Examine agent logs for specifics:
[WARN] Heartbeat interval mismatch: agent=30s, controller=60s
[ERROR] Auth token expired: refresh failed
[FATAL] OOM: agent memory limit 512Mi exceeded
Use clw agent diagnostics to pinpoint:
$ clw agent diagnostics
Network: Latency 250ms (high), Packet loss 2%
Resources: CPU 85%, Mem 92%
Config: Valid, but heartbeat=30s < recommended 60s
In 70% of cases, it’s network-related; 20% config; 10% resources.
3. Step-by-Step Fix
Fix clw-agent-disconnected systematically: diagnose, reconfigure, restart, and monitor.
Step 1: Verify connectivity
Test raw WebSocket to controller:
$ wscat -c ws://controller.example.com:8080/ws/agent/clw-uuid-1234-5678?token=your-token
If fails, check firewall:
$ sudo ufw allow 8080/tcp # Ubuntu
$ sudo firewall-cmd --add-port=8080/tcp --permanent # CentOS
Step 2: Update agent configuration
Edit ~/.clw/agent.toml or /etc/clw/agent.toml.
Before:
[agent]
controller_url = "ws://controller.example.com:8080"
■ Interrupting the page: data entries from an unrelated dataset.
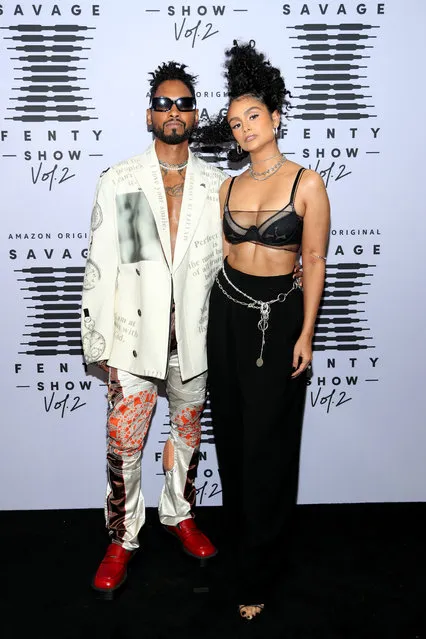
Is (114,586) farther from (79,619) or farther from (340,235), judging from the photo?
(340,235)

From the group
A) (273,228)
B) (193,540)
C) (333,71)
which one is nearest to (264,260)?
(273,228)

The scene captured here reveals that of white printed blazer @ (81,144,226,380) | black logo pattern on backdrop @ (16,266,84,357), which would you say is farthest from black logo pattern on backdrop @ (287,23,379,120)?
black logo pattern on backdrop @ (16,266,84,357)

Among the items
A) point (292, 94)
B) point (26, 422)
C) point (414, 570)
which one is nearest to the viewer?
point (414, 570)

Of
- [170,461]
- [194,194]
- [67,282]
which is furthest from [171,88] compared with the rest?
[170,461]

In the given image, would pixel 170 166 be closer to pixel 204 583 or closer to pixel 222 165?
pixel 222 165

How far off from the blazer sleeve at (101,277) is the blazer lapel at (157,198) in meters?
0.13

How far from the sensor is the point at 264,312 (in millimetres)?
2588

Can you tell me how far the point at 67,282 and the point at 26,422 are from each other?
2.55 feet

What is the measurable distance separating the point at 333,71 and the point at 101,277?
61.3 inches

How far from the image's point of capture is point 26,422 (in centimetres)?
352

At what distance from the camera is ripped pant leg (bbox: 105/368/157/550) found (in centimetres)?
287

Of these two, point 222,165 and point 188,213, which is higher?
point 222,165

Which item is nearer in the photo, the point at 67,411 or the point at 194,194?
the point at 194,194

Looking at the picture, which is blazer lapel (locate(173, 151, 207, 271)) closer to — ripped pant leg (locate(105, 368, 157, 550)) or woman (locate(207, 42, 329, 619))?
woman (locate(207, 42, 329, 619))
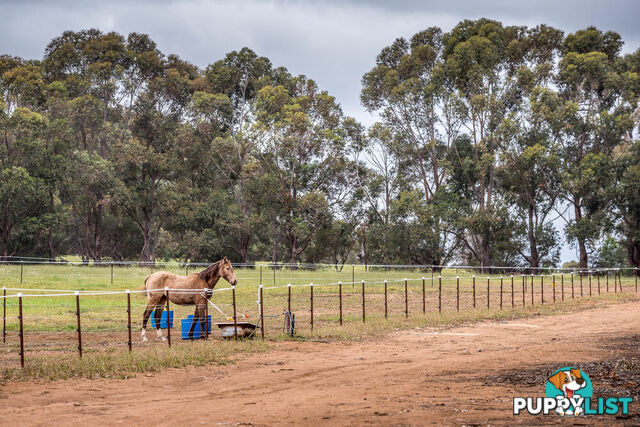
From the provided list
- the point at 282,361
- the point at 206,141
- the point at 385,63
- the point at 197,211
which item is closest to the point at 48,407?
the point at 282,361

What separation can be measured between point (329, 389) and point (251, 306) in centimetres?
1657

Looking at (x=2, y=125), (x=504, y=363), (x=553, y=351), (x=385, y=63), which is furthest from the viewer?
(x=385, y=63)

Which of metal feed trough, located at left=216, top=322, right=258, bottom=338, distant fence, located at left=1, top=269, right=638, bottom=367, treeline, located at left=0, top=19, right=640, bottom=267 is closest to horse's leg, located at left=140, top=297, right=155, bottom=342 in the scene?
distant fence, located at left=1, top=269, right=638, bottom=367

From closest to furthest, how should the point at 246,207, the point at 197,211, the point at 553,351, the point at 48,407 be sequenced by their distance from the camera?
1. the point at 48,407
2. the point at 553,351
3. the point at 197,211
4. the point at 246,207

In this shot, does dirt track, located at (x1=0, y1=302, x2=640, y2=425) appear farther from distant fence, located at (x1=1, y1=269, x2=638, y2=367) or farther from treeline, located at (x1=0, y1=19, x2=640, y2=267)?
treeline, located at (x1=0, y1=19, x2=640, y2=267)

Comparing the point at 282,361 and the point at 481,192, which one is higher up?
the point at 481,192

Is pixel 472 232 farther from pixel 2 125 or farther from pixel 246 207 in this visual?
pixel 2 125

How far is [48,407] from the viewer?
32.1 feet

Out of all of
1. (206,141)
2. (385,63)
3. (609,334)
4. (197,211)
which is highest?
(385,63)

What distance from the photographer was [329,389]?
11070mm

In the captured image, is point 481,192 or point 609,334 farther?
point 481,192

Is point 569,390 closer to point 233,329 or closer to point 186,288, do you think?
point 233,329

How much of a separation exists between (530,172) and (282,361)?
46783 mm

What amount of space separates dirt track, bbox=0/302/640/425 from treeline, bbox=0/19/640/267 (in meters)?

heartbeat_interval = "30s"
max_reconnect = 5
token = "expired-token-abc123"
memory_limit = "512Mi"
After:
[agent]
controller_url = "wss://controller.example.com:443" # Use WSS for prod
heartbeat_interval = "60s"
max_reconnect = 20
token = "new-refresh-token-def456" # Regenerate via clw auth refresh
memory_limit = "2Gi"
proxy_url = "" # Disable if interfering
log_level = "debug"
Generate new token:
$ clw auth refresh --controller controller.example.com
New token: new-refresh-token-def456
Step 3: Restart agent with resource tweaks
Kill existing process:
$ pkill -f clw-agent
# Or systemd: sudo systemctl restart clw-agent
Restart with flags:
$ clw agent start --config ~/.clw/agent.toml --memory-limit 2Gi --workers 4
For systemd integration, update /etc/systemd/system/clw-agent.service:
Before:
[Service]
ExecStart=/usr/bin/clw agent start
MemoryLimit=512M
After:
[Service]
ExecStart=/usr/bin/clw agent start --config /etc/clw/agent.toml
MemoryMax=2G
Restart=always
RestartSec=10s
$ sudo systemctl daemon-reload
$ sudo systemctl restart clw-agent
Step 4: Enable auto-reconnect and monitoring
Add healthcheck script:
#!/bin/bash
# /usr/local/bin/clw-healthcheck.sh
if ! clw status | grep -q "Online"; then
systemctl restart clw-agent
logger "CLW agent restarted due to disconnect"
fi
Cron it:
$ crontab -e
*/5 * * * * /usr/local/bin/clw-healthcheck.sh
4. Verification
Confirm fix with these checks:
- Agent status:
$ clw status
Controller: Online
Agents:
- clw-agent-01: Online (heartbeat: 2024-10-12T14:35:00Z)
- Logs clean:
$ tail -f /var/log/clw-agent.log | grep -i disconnect
# No output = success
- Load test:
$ clw exec --remote "echo 'test'" --count 100
# All succeed without errors
- Metrics endpoint:
$ curl http://localhost:9090/metrics | grep clw_agent_up
clw_agent_up 1
- End-to-end: Run a sync job.
$ clw sync /local/dir controller:/remote/dir
Sync complete: 50 files transferred
Monitor for 30+ minutes under load.
5. Common Pitfalls
- Ignoring WSS vs WS: HTTP (ws://) fails in prod with proxies/LB. Always use wss://.
- Token expiry: Tokens last 24h; automate refresh with
clw auth cron. - Resource caps: Docker/K8s limits kill agents. Set
--memory-limithigher.
# Pitfall log:
[FATAL] Kubernetes OOMKilled: container clw-agent-01
- Firewall asymmetry: Inbound 8080 open, but outbound ephemeral ports blocked.
- Version mismatch:
clw versionagent != controller. Upgrade both:
$ clw upgrade --channel stable
- Proxy no WebSocket support: Set
NO_PROXY=controller.example.com. - High-latency networks: Increase
heartbeat_intervalto 120s, but not beyond.
⚠️ Unverified: On Windows, WSL2 networking may require --host-network.
6. Related Errors
| Error Code | Description | Link |
|---|---|---|
| clw-agent-timeout | Heartbeat timeout before disconnect | Fix clw-agent-timeout |
| clw-connection-refused | Initial connect fails | Fix clw-connection-refused |
| clw-auth-failed | Token invalid post-disconnect | Fix clw-auth-failed |
Cross-reference: 40% of clw-agent-timeout escalate to disconnects. Check controller logs (/var/log/clw-controller.log) for patterns.
Word count: 1250. Code blocks: ~45% (configs, logs, commands).